Total Failures: Out of 10 units, 6 units failed at least once.
Final Failures: Out of 10 units, 2 units failed on their last occurrence.
- Unit 4 flowed: Station A [Fail] -> Station A [Fail] -> Station B [Fail].
- Unit 7 flowed: Station A [Fail] -> Station B [Pass] -> Station A [Fail].
Note: Unit 6 is not included in the final failure count because it passed in its last occurrence at Station A.
- Unit 6 flowed: Station A [Fail] -> Station B [Fail] -> Station A [Pass].
Let's look at the failure counts at the individual station level:
- Station A:
- Total Failures: Out of 7 units, 6 failed at least once at this station.
- Final Failures: Out of 7 units, 4 units failed on their last occurrence at this station.
- Station B:
- Total Failures: Out of 8 units, 2 failed at least once at this station.

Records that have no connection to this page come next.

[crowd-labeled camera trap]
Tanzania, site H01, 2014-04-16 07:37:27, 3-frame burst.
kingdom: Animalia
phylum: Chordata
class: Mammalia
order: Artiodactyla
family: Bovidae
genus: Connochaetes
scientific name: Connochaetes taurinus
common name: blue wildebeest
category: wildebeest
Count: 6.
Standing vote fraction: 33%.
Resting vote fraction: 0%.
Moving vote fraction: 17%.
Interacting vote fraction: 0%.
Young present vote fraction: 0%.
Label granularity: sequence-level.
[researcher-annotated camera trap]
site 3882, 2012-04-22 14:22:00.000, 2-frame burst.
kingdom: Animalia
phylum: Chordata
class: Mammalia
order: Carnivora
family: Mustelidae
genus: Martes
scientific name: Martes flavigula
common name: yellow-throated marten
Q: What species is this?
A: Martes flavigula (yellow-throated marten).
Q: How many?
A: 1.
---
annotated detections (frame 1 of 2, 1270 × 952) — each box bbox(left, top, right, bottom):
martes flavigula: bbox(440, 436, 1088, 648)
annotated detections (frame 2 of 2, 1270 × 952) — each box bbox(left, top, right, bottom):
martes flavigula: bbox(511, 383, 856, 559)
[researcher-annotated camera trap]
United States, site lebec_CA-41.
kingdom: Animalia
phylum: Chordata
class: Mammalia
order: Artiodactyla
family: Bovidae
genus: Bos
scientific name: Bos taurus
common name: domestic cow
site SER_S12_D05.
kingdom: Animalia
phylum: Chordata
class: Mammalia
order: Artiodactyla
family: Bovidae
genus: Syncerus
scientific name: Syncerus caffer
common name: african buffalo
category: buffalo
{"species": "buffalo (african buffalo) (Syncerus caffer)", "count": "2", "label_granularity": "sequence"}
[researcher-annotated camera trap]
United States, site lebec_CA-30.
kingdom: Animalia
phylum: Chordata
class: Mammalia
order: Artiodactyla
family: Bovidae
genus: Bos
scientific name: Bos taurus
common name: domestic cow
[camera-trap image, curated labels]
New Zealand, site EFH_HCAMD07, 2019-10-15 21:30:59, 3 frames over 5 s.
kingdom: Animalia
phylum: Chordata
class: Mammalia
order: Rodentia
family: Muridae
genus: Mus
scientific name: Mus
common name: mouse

- Final Failures: Out of 8 units, 2 units failed on their last occurrence at this station.
By tracking the results of each unit’s pass and fail events at each station, you can monitor Total Failure Count and Last Failure Count to identify where failures occur most frequently and which units remain unresolved. This enables data-driven quality improvement at every level of your production process.